Problem statement: Convert the lines of the entries starting at the line containing "Observationally, is (x=499, y=244)" and ending at the line containing "1531 centimetres" into a Markdown table with the columns Row and Line. Give each line its own numbered row and omit blank lines.

Data excerpts:

━━━━━━━━━━

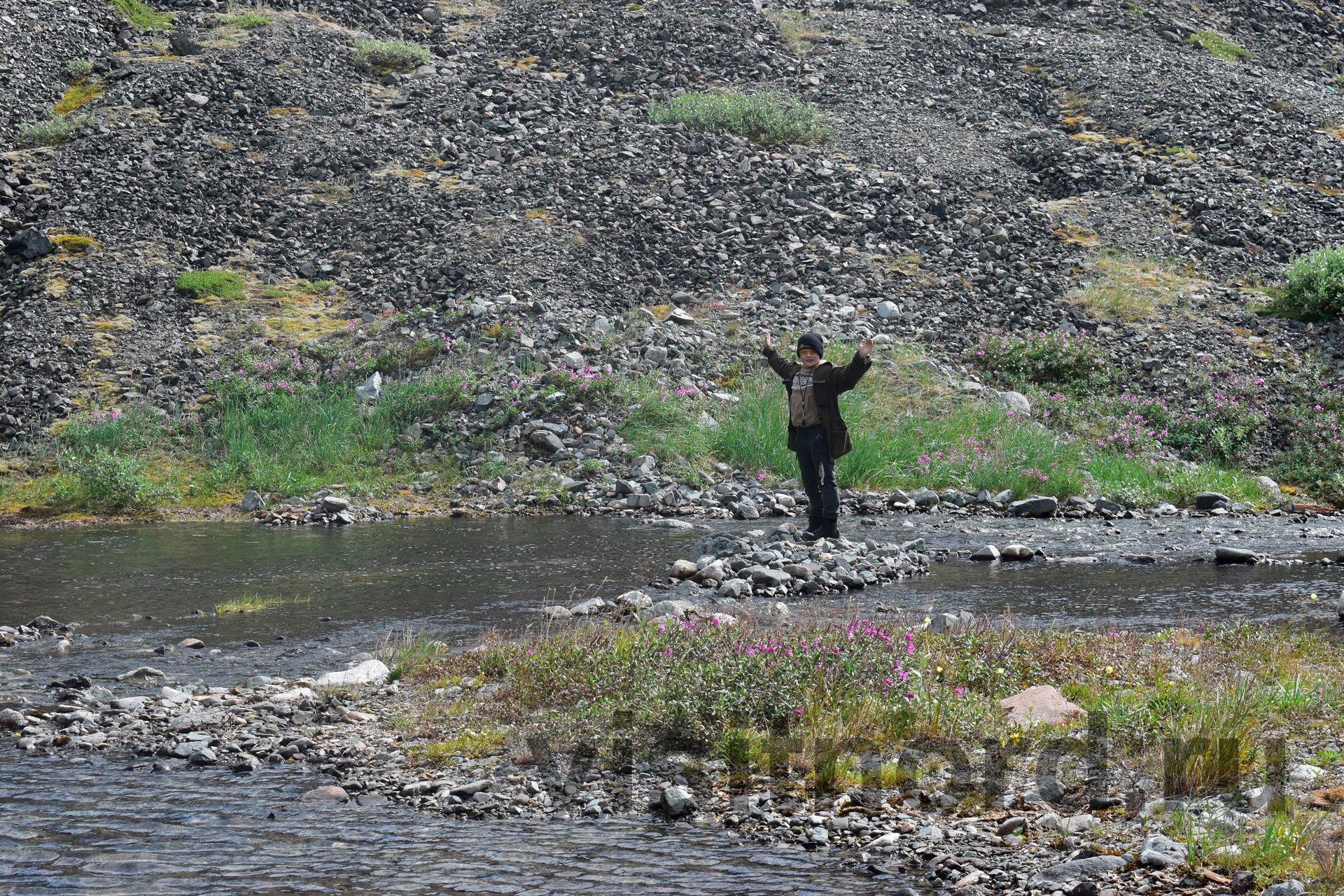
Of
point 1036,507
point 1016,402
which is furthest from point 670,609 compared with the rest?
point 1016,402

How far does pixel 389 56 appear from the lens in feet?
94.0

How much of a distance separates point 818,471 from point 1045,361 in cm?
987

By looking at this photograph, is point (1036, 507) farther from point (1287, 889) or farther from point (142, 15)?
point (142, 15)

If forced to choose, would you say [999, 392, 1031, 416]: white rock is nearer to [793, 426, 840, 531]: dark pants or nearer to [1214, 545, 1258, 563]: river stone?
[1214, 545, 1258, 563]: river stone

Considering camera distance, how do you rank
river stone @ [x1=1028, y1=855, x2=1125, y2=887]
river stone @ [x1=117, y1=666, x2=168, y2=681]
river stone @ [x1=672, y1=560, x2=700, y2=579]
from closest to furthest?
river stone @ [x1=1028, y1=855, x2=1125, y2=887], river stone @ [x1=117, y1=666, x2=168, y2=681], river stone @ [x1=672, y1=560, x2=700, y2=579]

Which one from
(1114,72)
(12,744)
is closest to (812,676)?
(12,744)

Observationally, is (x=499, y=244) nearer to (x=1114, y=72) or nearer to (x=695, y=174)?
→ (x=695, y=174)

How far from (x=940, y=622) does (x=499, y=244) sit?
1531 centimetres

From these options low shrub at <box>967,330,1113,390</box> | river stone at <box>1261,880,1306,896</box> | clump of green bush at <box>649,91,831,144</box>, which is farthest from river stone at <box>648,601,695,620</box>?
clump of green bush at <box>649,91,831,144</box>

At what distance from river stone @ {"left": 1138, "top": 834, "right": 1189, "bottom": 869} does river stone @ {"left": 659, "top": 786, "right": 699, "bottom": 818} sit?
2045 millimetres

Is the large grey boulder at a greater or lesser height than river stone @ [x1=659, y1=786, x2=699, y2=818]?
greater

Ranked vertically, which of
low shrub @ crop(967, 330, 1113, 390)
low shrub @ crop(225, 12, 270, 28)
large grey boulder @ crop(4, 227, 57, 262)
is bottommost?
low shrub @ crop(967, 330, 1113, 390)

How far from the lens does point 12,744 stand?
20.2ft

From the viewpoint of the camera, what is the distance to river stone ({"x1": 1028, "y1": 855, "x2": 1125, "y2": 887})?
4242 millimetres
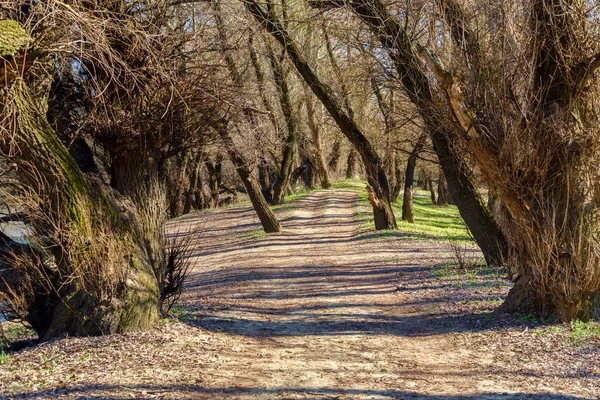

━━━━━━━━━━

Worked solution:
| Row | Line |
|---|---|
| 1 | Observationally, is (x=499, y=244) nearer to (x=1114, y=72) or nearer to (x=695, y=174)? |
| 2 | → (x=695, y=174) |
| 3 | How far from (x=940, y=622) does (x=499, y=244) sit? |
| 4 | 1531 centimetres |